> **Dataset entries**
|---|
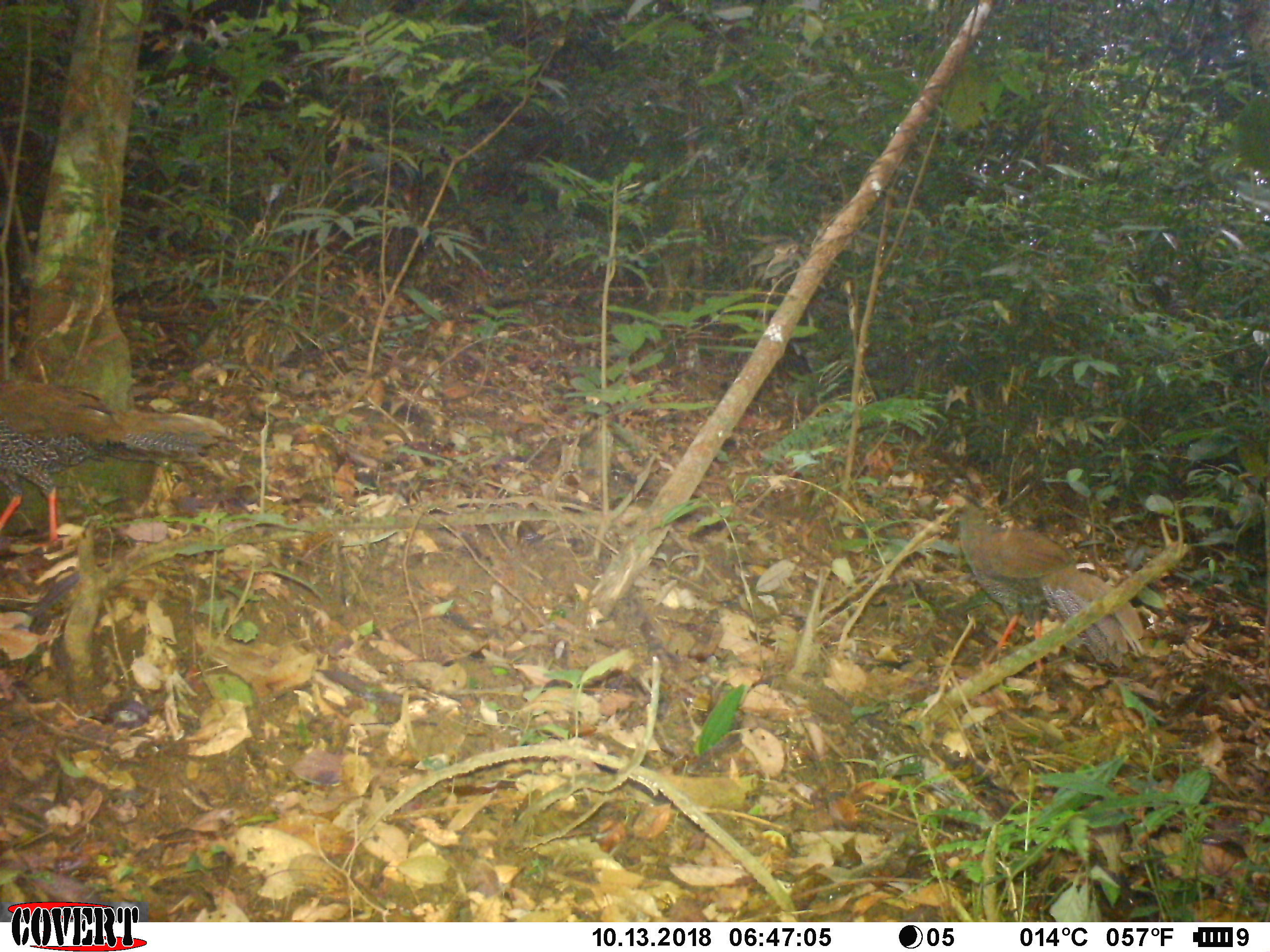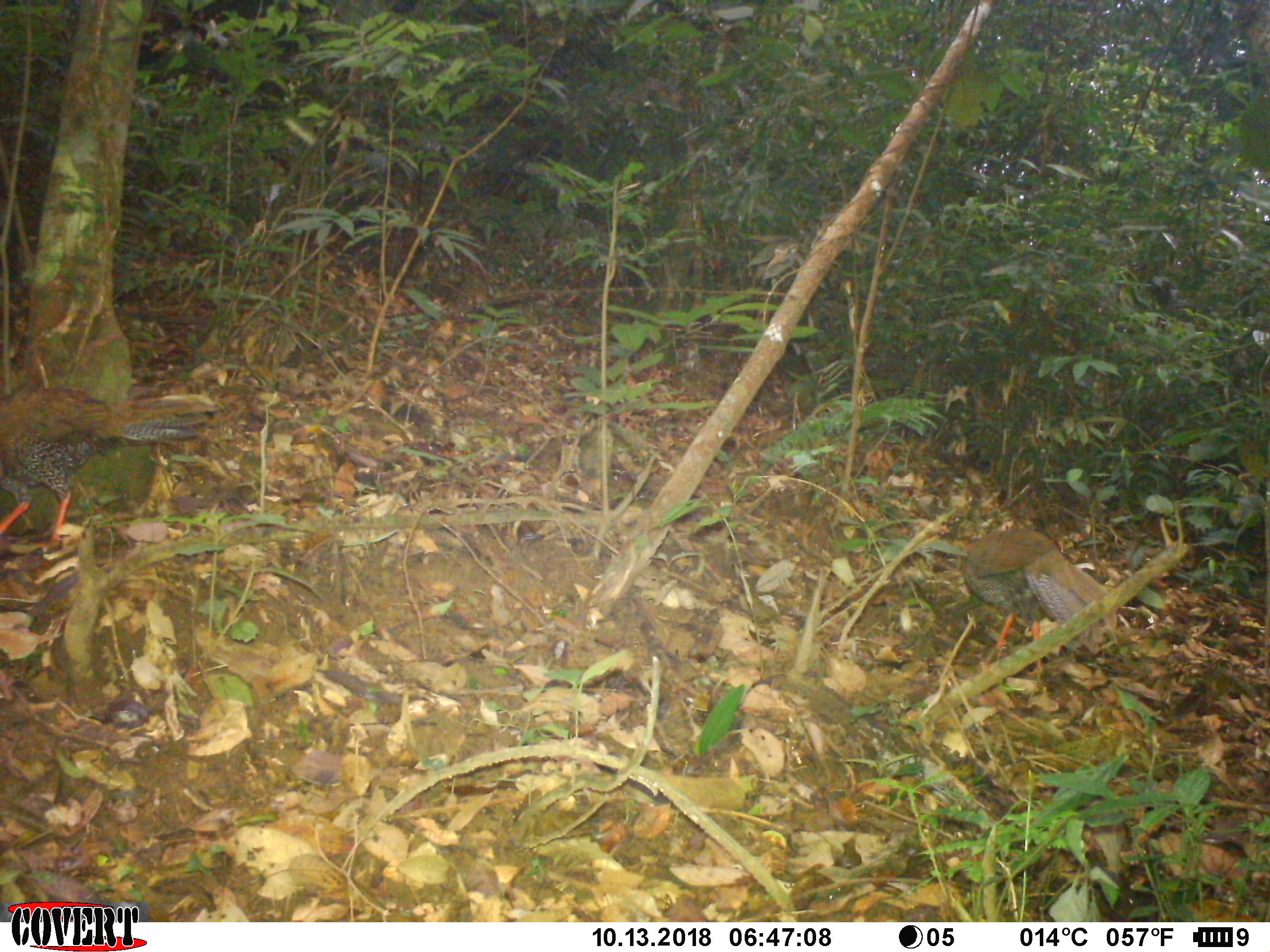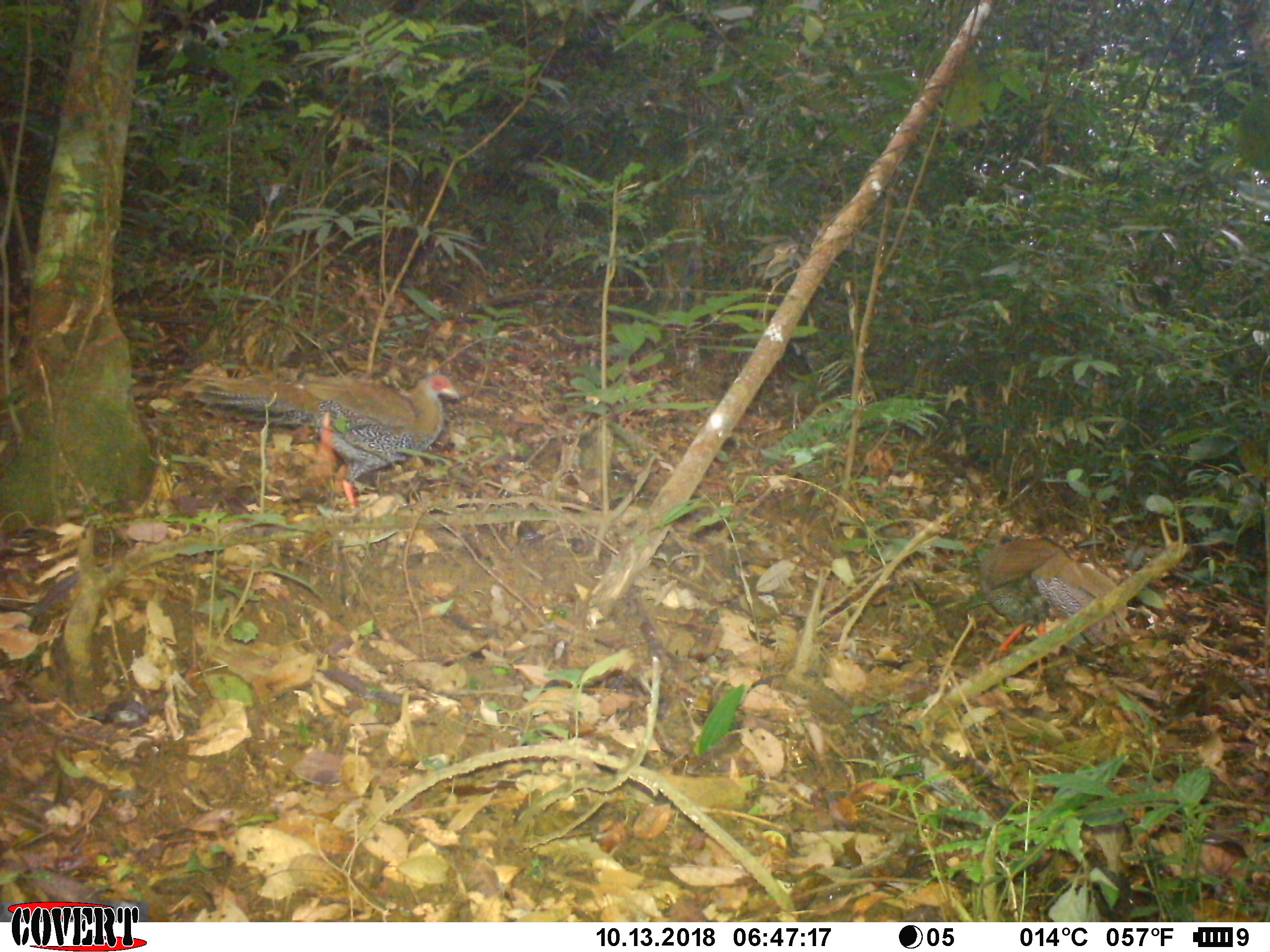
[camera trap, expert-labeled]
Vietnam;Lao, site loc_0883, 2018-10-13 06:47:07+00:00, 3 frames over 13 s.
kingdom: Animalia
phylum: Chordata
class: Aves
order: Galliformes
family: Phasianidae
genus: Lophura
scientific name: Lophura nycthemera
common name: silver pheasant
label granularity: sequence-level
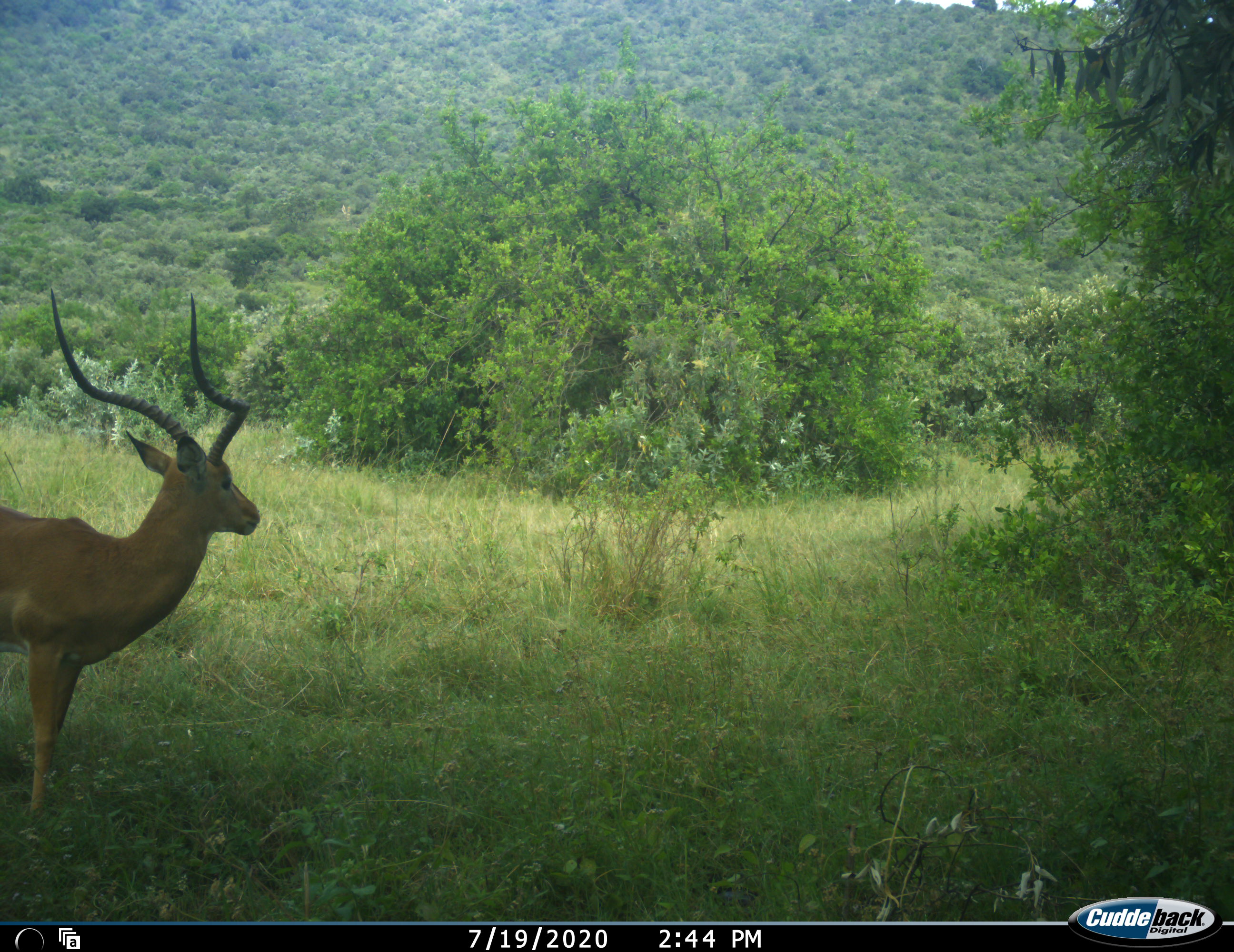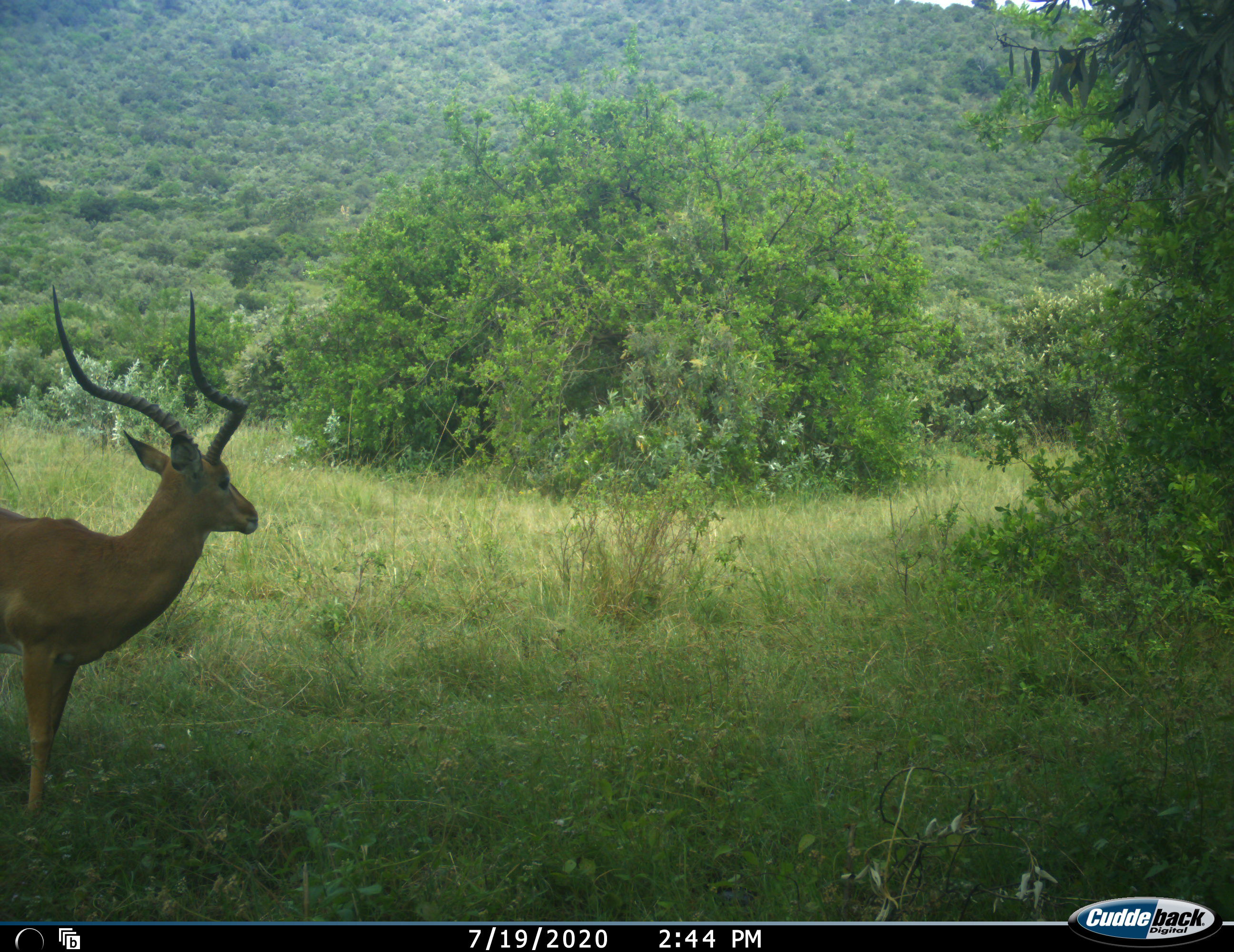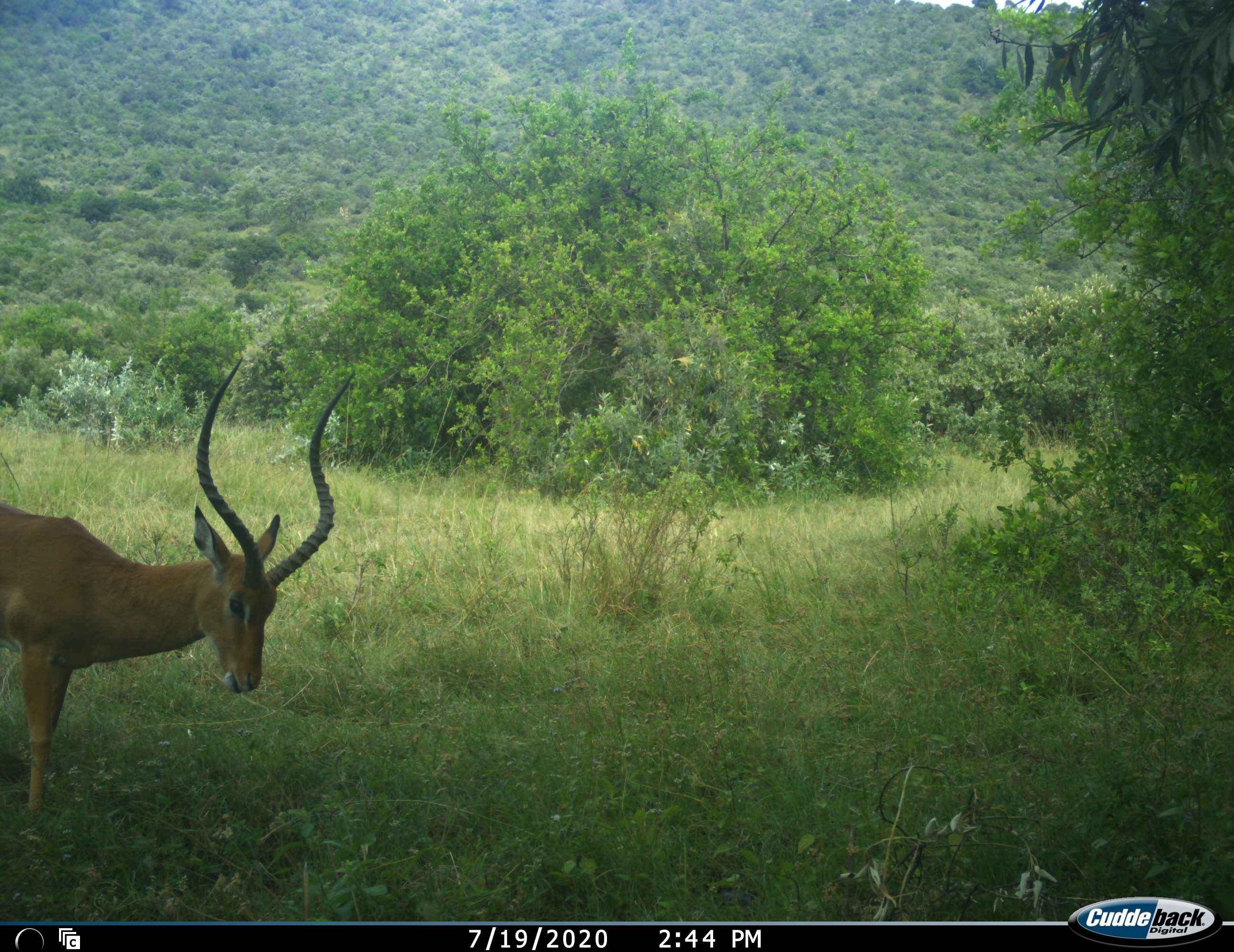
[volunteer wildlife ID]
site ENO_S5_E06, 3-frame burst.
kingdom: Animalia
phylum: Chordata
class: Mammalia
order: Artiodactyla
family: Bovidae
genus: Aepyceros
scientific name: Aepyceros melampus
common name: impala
|---|
> **What you will do**
Both the line containing "class: Aves" and the last line of the records above belong in the exact copy, along with every line between them; pictures do not.

> **Reply**
class: Aves
order: Galliformes
family: Phasianidae
genus: Lophura
scientific name: Lophura nycthemera
common name: silver pheasant
label granularity: sequence-level
[volunteer wildlife ID]
site ENO_S5_E06, 3-frame burst.
kingdom: Animalia
phylum: Chordata
class: Mammalia
order: Artiodactyla
family: Bovidae
genus: Aepyceros
scientific name: Aepyceros melampus
common name: impala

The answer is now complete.